Problem to work on -> Give the lines as a numbered list, leaving out blank lines. Start at the line that contains "How great is" and continue through the last line.

Records provided ->
◇ ◇ ◇ ◇ ◇ ◇ ◇

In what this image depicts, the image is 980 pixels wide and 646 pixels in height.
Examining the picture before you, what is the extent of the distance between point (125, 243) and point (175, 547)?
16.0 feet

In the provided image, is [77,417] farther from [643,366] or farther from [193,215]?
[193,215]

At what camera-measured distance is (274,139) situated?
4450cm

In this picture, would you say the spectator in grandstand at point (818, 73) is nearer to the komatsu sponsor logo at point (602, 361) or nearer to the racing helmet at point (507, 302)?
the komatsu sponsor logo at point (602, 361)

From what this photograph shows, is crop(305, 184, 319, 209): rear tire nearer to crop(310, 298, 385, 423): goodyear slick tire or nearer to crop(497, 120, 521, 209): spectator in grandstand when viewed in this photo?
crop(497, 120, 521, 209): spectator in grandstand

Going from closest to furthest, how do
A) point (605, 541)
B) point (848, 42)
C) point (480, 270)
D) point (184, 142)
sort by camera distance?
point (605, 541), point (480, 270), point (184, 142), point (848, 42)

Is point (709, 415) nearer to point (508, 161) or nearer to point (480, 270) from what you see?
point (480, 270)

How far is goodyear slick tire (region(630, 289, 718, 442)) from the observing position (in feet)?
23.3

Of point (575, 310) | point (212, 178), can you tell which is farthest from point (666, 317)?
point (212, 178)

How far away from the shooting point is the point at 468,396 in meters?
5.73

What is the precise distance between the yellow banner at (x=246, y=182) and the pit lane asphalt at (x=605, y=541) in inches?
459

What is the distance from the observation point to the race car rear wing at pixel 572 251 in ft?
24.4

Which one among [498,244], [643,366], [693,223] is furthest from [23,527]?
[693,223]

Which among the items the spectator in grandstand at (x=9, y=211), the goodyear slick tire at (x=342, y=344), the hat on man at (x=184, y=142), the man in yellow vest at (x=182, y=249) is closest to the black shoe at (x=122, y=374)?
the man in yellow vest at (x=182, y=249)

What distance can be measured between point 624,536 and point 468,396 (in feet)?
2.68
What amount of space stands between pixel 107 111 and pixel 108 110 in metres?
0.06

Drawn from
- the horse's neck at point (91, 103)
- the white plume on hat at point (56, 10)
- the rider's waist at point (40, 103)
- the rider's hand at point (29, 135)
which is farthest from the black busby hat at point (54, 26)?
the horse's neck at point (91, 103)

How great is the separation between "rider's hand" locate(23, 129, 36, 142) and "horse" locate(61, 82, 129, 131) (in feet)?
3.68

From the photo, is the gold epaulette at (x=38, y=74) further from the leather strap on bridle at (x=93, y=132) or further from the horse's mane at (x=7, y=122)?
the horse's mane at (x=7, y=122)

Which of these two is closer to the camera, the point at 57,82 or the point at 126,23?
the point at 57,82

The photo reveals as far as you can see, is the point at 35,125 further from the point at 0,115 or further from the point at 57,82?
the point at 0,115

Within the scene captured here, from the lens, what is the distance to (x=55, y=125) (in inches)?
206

◇ ◇ ◇ ◇ ◇ ◇ ◇

Completed task ->
1. How great is the separation between "rider's hand" locate(23, 129, 36, 142) and "horse" locate(61, 82, 129, 131) (in feet)?
2. 3.68
3. From the photo, is the gold epaulette at (x=38, y=74) further from the leather strap on bridle at (x=93, y=132) or further from the horse's mane at (x=7, y=122)?
4. the horse's mane at (x=7, y=122)
5. Which of these two is closer to the camera, the point at 57,82 or the point at 126,23?
6. the point at 57,82
7. The photo reveals as far as you can see, is the point at 35,125 further from the point at 0,115 or further from the point at 57,82?
8. the point at 0,115
9. Within the scene captured here, from the lens, what is the distance to (x=55, y=125) (in inches)?
10. 206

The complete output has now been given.